**Exercise prompt**
Some of the lines below need repeating. Reproduce exactly those between the lines holding "OG release collectible" and "mass produced |", inclusive.

**Information shown**

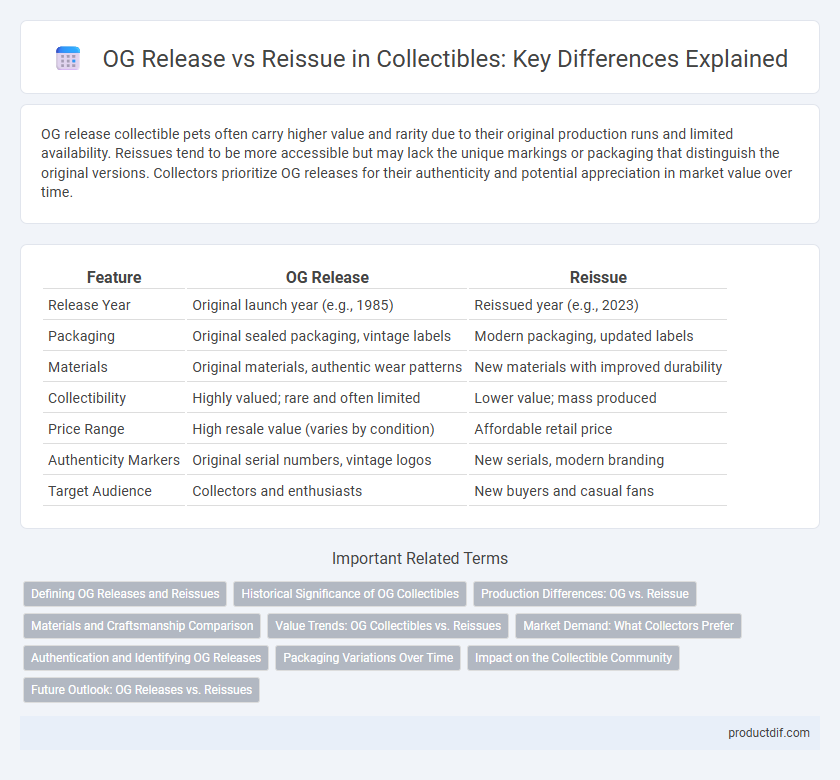 OG Release vs Reissue in Collectibles: Key Differences Explained

OG release collectible pets often carry higher value and rarity due to their original production runs and limited availability. Reissues tend to be more accessible but may lack the unique markings or packaging that distinguish the original versions. Collectors prioritize OG releases for their authenticity and potential appreciation in market value over time.

| Feature | OG Release | Reissue |
|---|---|---|
| Release Year | Original launch year (e.g., 1985) | Reissued year (e.g., 2023) |
| Packaging | Original sealed packaging, vintage labels | Modern packaging, updated labels |
| Materials | Original materials, authentic wear patterns | New materials with improved durability |
| Collectibility | Highly valued; rare and often limited | Lower value; mass produced |
| Price Range | High resale value (varies by condition) | Affordable retail price |
| Authenticity Markers | Original serial numbers, vintage logos | New serials, modern branding |
| Target Audience | Collectors and enthusiasts | New buyers and casual fans |

Important Related Terms

Defining OG Releases and Reissues
Historical Significance of OG Collectibles
Production Differences: OG vs. Reissue
Materials and Craftsmanship Comparison
Value Trends: OG Collectibles vs. Reissues
Market Demand: What Collectors Prefer
Authentication and Identifying OG Releases
Packaging Variations Over Time
Impact on the Collectible Community
Future Outlook: OG Releases vs. Reissues

productdif.com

**Written response**
OG release collectible pets often carry higher value and rarity due to their original production runs and limited availability. Reissues tend to be more accessible but may lack the unique markings or packaging that distinguish the original versions. Collectors prioritize OG releases for their authenticity and potential appreciation in market value over time.

| Feature | OG Release | Reissue |
|---|---|---|
| Release Year | Original launch year (e.g., 1985) | Reissued year (e.g., 2023) |
| Packaging | Original sealed packaging, vintage labels | Modern packaging, updated labels |
| Materials | Original materials, authentic wear patterns | New materials with improved durability |
| Collectibility | Highly valued; rare and often limited | Lower value; mass produced |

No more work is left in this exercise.